(Action item):
Your task is to show every line in the listing below that includes "false".

(Record set):
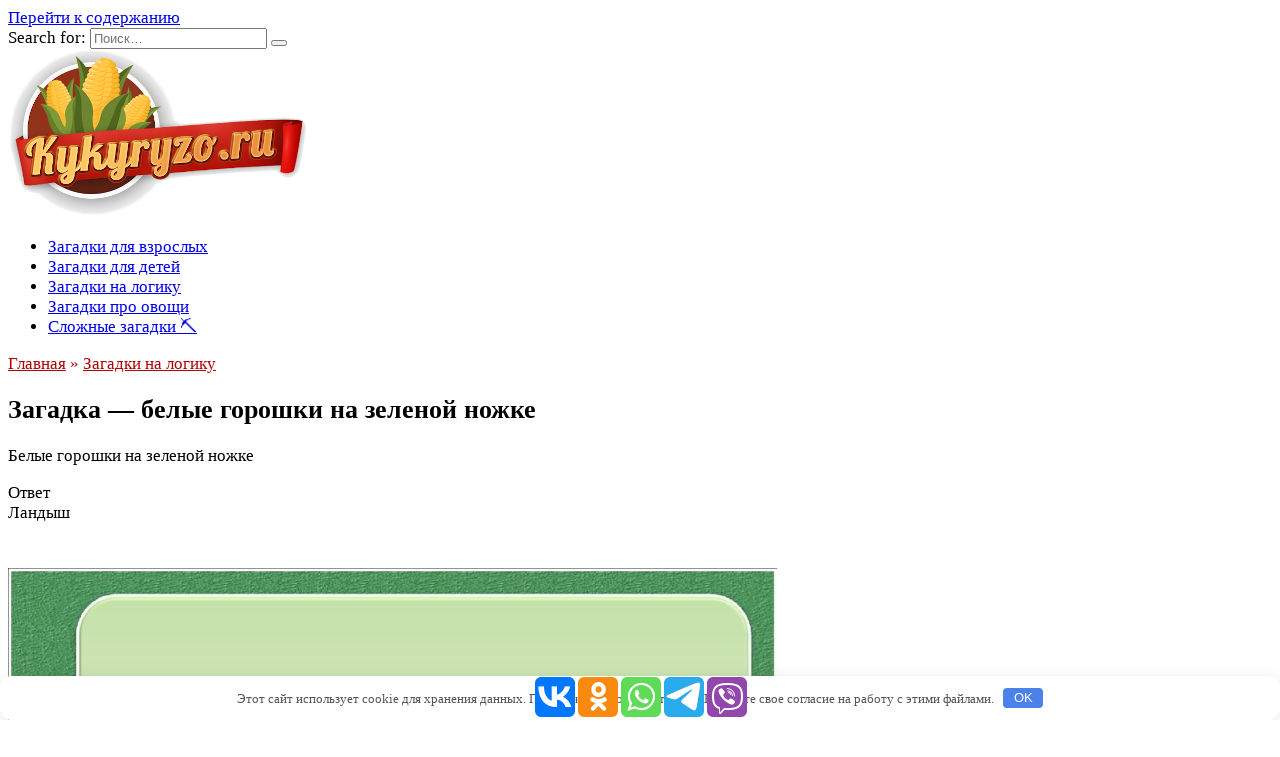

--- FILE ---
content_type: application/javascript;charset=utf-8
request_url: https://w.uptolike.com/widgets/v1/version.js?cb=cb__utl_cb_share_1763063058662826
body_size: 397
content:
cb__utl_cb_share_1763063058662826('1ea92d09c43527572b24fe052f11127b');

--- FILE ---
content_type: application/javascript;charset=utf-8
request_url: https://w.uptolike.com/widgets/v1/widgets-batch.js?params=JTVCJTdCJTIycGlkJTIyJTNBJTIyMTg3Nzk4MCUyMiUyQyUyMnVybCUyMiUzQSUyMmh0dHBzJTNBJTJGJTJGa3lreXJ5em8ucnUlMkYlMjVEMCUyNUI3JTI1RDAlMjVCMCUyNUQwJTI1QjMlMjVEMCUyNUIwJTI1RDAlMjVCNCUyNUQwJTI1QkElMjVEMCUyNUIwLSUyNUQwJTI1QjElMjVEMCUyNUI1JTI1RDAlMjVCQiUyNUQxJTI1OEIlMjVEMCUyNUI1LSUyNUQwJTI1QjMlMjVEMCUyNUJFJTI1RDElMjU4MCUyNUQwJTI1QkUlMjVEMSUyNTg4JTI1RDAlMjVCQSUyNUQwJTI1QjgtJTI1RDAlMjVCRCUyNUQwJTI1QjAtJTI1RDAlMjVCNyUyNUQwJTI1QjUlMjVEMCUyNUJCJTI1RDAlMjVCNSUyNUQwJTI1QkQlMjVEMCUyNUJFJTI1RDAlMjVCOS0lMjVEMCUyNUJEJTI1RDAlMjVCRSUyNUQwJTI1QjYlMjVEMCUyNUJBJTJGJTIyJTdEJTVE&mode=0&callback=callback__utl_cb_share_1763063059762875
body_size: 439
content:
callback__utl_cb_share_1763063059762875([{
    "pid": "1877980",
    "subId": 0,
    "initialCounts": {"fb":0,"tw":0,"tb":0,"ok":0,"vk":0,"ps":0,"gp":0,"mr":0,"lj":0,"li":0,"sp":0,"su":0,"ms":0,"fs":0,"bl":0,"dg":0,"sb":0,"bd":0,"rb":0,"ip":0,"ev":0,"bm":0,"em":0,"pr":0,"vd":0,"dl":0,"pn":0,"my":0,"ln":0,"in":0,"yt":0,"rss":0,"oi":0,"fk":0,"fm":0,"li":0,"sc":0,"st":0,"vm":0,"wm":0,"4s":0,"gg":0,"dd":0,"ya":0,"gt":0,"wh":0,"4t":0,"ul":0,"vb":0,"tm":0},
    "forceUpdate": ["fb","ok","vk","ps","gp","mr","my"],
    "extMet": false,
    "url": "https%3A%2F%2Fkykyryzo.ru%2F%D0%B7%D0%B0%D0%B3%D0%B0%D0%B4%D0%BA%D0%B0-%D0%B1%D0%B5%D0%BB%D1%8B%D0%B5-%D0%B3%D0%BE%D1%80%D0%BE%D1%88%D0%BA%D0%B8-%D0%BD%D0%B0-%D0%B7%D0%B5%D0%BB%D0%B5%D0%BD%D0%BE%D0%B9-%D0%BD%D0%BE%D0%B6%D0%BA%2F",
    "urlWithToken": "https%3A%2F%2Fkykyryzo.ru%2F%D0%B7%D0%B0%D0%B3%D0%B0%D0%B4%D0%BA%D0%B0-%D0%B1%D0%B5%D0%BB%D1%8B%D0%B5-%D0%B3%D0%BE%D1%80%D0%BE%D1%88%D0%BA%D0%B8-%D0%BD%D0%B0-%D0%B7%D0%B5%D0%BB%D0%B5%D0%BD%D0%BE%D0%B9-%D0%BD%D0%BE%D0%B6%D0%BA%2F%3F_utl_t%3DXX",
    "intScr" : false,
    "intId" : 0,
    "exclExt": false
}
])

(Task answer):
    "extMet": false,
    "intScr" : false,
    "exclExt": false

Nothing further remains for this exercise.